==== СТРАНИЦА ====

Марьяна Торочешникова: А они попробовали. Вот так вот послушаешь большинство людей, и они уже все попробовали себе в начале 90-х, и вот для них демократия – это когда не платят зарплату, когда не платят пенсии, когда невозможно ничего купить в магазине, когда еле-еле перебиваешься. Вот что такое в представлении большинства россиян демократия, вот то, то они посмотрели. Была свобода слова, говорили, что хотели, собирались и выходили к Белому дому, перекрывали железные дороги пенсионеры, когда не платили пенсии. А толку-то – ноль. А сейчас видите, как хорошо, и никто не выступает, но зато можно кушать, можно кредиты брать, можно покупать себе автомобили, телефоны, даже вот квартиры в ипотеку.



Юрий Джибладзе: И в деревне в Новосибирской области тоже это можно делать, да? Особенно в Дагестане спросите, как там с этим.



Марьяна Торочешникова: А об этом умалчивают. Об этом мы скромно умолчим, но в принципе жить стало лучше.



Юрий Джибладзе: Веселее, конечно, если телевизор включить.

==== СПИСОК ЗАПИСЕЙ ====

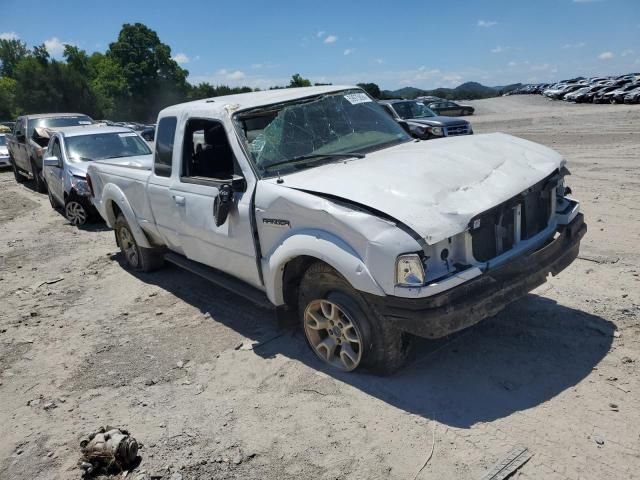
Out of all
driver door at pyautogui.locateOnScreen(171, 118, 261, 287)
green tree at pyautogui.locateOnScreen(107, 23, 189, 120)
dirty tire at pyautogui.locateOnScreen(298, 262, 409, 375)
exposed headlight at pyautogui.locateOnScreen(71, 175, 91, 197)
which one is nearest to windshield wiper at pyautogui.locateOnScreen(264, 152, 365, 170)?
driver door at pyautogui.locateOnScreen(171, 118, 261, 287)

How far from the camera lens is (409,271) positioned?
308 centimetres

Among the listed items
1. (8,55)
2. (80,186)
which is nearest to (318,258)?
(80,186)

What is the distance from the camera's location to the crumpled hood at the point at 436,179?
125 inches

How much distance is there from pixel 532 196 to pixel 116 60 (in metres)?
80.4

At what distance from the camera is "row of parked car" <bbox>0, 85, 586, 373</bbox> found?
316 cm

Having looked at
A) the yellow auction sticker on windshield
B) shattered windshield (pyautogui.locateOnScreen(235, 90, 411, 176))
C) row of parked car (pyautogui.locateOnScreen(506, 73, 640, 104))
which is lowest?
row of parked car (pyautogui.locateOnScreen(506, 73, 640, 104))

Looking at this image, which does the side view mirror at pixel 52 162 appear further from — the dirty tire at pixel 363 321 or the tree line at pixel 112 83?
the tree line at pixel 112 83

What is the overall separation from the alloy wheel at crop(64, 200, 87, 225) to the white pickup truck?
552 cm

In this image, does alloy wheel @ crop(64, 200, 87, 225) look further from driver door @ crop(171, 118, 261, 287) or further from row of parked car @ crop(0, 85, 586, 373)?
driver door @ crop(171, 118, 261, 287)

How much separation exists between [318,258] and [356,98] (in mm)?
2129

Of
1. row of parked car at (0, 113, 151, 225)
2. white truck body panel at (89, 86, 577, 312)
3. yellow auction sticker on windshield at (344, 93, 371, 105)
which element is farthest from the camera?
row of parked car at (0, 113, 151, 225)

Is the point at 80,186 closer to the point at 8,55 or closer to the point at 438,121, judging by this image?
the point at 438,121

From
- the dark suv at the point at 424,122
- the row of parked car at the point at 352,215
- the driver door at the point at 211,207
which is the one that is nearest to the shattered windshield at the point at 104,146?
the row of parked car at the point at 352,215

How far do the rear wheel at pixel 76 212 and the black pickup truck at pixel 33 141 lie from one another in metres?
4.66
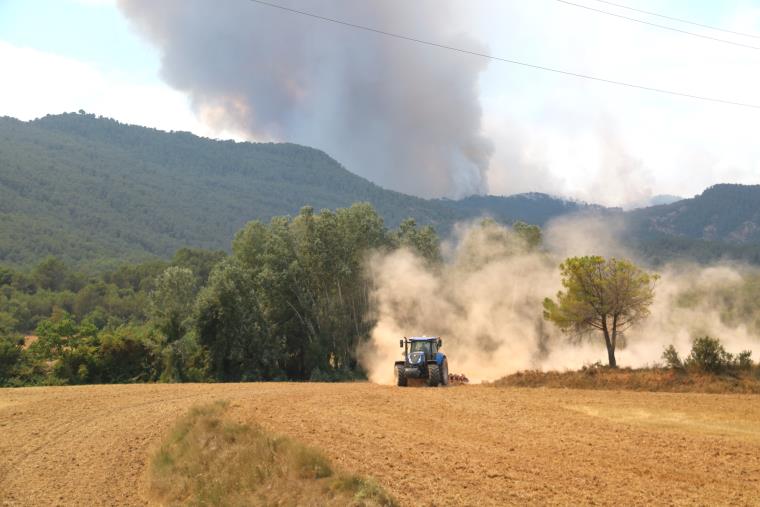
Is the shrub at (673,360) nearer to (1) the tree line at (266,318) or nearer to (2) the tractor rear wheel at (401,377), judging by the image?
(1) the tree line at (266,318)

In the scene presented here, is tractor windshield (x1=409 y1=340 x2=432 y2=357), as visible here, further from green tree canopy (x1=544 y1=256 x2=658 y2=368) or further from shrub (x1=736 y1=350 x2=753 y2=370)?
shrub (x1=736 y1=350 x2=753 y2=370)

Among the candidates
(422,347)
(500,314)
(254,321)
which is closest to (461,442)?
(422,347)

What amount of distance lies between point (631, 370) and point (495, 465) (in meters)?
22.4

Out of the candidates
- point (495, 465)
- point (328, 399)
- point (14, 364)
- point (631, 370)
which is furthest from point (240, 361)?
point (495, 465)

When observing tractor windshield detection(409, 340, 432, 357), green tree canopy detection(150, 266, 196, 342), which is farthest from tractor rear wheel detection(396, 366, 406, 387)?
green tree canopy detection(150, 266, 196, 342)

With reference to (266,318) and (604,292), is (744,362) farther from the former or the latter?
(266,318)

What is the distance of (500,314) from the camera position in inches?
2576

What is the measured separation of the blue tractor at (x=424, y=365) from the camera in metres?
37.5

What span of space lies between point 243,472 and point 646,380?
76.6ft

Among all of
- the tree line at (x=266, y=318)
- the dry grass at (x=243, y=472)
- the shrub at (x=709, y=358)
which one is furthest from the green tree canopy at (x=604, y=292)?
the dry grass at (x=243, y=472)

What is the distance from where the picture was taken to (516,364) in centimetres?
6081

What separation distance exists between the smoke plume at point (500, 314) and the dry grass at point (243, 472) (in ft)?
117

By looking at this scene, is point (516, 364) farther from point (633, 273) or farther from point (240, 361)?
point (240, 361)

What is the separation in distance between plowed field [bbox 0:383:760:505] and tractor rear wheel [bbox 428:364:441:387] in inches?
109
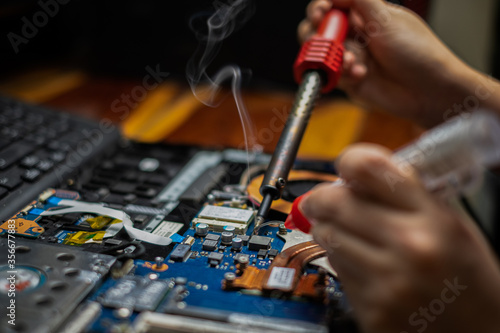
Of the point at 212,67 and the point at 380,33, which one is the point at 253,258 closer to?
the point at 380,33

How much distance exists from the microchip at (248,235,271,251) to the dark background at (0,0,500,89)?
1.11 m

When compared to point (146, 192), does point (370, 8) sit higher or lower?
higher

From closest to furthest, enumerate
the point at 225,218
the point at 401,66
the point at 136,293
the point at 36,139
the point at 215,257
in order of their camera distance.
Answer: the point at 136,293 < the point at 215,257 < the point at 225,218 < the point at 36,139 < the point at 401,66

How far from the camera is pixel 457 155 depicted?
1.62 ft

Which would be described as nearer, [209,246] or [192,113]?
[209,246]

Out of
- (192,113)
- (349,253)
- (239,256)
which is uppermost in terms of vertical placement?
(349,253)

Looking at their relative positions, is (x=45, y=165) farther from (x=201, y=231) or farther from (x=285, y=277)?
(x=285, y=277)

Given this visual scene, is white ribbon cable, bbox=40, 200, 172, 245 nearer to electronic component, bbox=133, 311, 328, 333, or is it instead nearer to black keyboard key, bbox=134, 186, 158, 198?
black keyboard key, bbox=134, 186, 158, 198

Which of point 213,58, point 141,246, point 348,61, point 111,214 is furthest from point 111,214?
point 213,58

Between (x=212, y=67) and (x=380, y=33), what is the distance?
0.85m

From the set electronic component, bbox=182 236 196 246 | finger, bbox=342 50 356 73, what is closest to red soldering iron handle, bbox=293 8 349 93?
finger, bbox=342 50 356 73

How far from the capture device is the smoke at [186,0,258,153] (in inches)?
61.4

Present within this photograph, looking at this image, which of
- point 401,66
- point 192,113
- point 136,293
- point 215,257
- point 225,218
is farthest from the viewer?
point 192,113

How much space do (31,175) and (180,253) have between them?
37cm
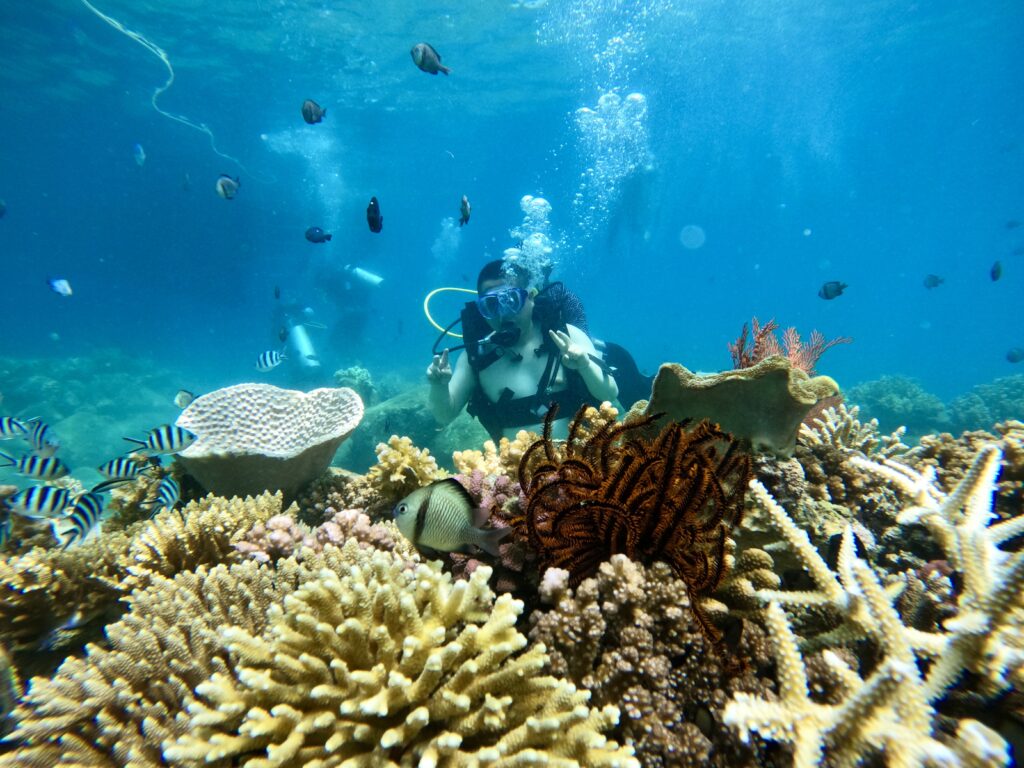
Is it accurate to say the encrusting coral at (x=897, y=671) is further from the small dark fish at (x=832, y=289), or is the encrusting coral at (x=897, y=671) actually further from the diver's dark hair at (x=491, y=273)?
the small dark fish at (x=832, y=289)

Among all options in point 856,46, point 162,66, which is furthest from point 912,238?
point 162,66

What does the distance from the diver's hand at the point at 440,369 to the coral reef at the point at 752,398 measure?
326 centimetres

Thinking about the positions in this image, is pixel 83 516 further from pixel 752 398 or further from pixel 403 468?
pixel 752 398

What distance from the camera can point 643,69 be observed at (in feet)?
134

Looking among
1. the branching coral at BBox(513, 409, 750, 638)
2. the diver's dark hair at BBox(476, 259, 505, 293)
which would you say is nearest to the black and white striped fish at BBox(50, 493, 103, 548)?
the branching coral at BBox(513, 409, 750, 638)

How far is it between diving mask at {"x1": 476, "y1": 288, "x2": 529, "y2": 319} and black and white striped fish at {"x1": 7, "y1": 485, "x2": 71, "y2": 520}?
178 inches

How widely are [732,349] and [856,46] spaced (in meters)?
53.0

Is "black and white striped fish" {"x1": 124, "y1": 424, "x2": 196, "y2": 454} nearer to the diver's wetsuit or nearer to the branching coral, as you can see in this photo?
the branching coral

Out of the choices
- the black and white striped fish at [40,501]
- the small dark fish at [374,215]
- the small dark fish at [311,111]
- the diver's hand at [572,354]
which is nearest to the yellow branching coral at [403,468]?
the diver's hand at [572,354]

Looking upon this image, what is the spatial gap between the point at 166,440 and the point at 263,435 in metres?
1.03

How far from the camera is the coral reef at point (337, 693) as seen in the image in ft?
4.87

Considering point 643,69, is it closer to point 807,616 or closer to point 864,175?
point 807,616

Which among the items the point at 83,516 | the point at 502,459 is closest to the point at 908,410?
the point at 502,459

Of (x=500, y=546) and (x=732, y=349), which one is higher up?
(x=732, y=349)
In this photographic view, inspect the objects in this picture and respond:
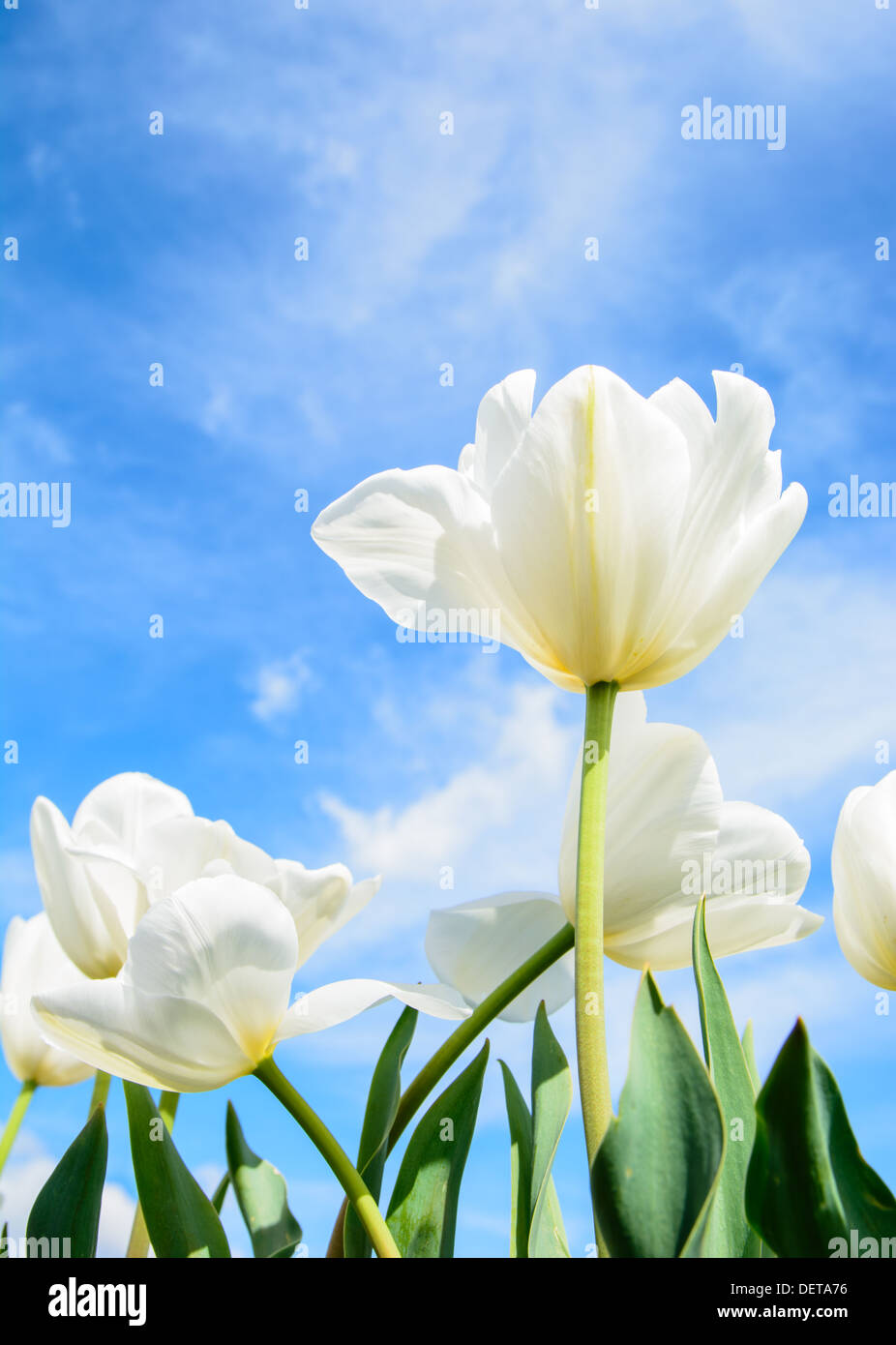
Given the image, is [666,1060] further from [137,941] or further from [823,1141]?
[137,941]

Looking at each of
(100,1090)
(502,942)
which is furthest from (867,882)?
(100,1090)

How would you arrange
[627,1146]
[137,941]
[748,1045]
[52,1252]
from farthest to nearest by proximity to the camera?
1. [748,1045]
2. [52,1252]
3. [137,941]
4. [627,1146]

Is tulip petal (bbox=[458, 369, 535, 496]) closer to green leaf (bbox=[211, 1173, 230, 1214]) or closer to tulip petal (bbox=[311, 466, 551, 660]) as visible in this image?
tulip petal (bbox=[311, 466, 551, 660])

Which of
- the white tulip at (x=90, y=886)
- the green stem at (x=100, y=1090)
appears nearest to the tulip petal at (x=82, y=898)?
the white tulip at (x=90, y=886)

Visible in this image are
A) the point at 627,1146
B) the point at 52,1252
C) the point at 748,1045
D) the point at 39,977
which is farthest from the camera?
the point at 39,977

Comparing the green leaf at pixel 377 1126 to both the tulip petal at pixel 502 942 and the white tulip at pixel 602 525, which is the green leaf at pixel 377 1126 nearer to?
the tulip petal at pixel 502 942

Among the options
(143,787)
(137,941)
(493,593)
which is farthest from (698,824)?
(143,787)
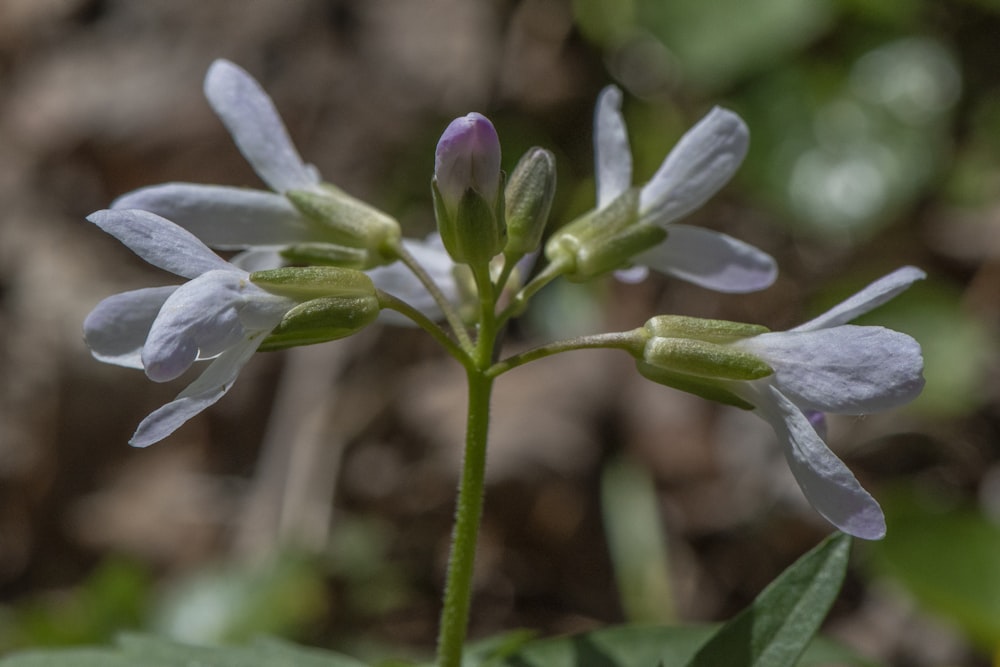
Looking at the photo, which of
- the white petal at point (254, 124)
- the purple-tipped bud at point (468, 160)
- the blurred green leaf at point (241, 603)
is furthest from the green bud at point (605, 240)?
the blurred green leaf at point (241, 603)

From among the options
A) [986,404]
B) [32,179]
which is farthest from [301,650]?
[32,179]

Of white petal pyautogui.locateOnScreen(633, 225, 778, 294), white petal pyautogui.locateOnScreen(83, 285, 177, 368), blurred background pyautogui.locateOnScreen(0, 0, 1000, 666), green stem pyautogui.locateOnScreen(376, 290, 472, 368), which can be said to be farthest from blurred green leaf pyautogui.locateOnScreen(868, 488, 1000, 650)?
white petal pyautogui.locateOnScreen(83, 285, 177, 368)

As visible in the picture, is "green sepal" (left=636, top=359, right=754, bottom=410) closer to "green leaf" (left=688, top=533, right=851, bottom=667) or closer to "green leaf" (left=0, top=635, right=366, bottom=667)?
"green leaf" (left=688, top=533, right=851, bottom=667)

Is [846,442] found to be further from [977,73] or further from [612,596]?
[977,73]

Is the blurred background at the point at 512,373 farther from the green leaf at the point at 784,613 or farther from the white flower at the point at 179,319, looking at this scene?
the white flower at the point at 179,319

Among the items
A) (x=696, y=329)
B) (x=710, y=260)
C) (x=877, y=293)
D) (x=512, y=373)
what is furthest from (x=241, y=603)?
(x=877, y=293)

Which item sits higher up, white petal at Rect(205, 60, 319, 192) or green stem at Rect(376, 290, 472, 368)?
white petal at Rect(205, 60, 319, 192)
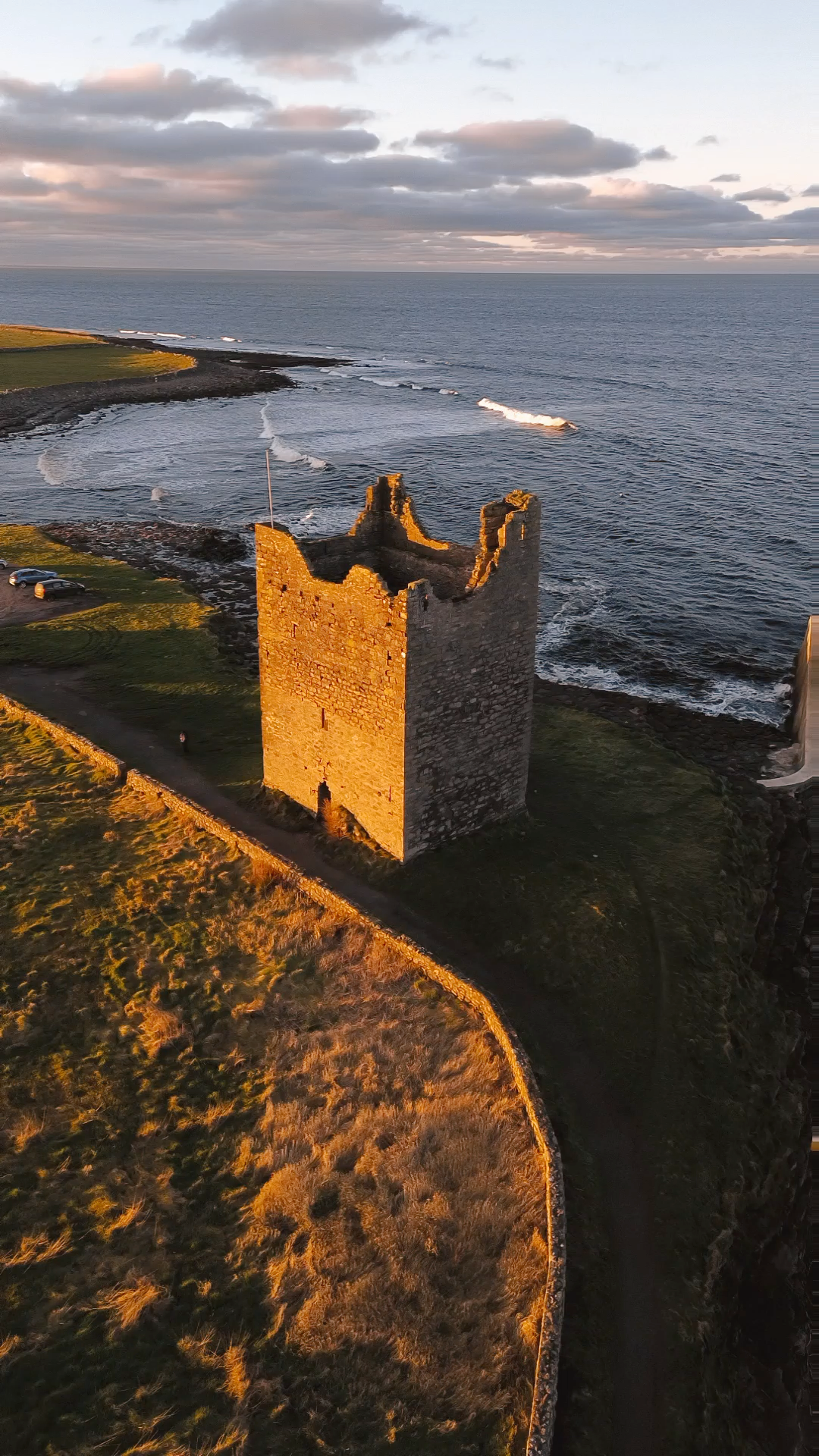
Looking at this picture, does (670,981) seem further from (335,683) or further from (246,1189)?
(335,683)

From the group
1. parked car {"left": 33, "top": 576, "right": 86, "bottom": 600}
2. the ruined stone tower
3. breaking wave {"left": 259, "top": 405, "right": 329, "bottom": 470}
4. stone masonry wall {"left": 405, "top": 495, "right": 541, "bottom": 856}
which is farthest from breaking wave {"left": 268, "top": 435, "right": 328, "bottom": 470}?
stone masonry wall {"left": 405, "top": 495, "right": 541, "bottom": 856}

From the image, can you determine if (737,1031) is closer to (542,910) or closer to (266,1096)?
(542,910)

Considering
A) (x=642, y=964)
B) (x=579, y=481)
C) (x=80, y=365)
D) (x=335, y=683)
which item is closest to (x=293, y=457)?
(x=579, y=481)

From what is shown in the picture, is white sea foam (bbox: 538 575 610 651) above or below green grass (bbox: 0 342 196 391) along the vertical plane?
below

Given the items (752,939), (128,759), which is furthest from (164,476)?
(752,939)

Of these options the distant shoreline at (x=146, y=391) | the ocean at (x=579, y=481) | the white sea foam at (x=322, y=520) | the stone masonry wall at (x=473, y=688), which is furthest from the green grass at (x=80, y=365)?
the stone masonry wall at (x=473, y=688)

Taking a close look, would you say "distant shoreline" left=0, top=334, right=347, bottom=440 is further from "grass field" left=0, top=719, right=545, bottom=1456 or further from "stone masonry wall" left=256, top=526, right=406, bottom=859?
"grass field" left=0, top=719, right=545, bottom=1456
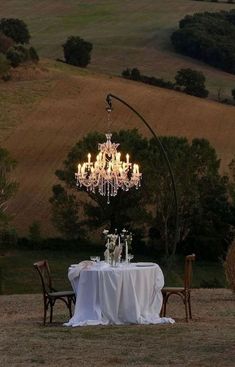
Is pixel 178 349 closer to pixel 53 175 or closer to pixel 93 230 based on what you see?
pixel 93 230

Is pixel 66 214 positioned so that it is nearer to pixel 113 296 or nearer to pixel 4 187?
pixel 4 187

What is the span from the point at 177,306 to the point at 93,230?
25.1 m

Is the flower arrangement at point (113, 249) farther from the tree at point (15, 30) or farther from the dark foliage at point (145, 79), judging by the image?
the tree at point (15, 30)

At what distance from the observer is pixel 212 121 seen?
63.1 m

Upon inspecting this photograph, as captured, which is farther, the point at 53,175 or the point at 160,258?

====

» **ЗАДАНИЯ**
- A) Как перевести на английский предложение «Об этом мы скромно умолчим, но в принципе жить стало лучше.» из разговора о демократии на странице?
- B) Ответьте на вопросы по разговору о демократии на странице:
(i) Что перекрывали пенсионеры, когда им не платили пенсии?
(ii) В деревне какой области, по словам Юрия Джибладзе, тоже это можно делать?
(iii) При каком условии, по словам Юрия Джибладзе, жить «веселее, конечно»?

» **ОТВЕТЫ К ЗАДАНИЯМ**
- A) We will modestly keep silent about that, but in principle life has become better.

- B)
(i) Железные дороги.
(ii) Новосибирской области.
(iii) Если телевизор включить.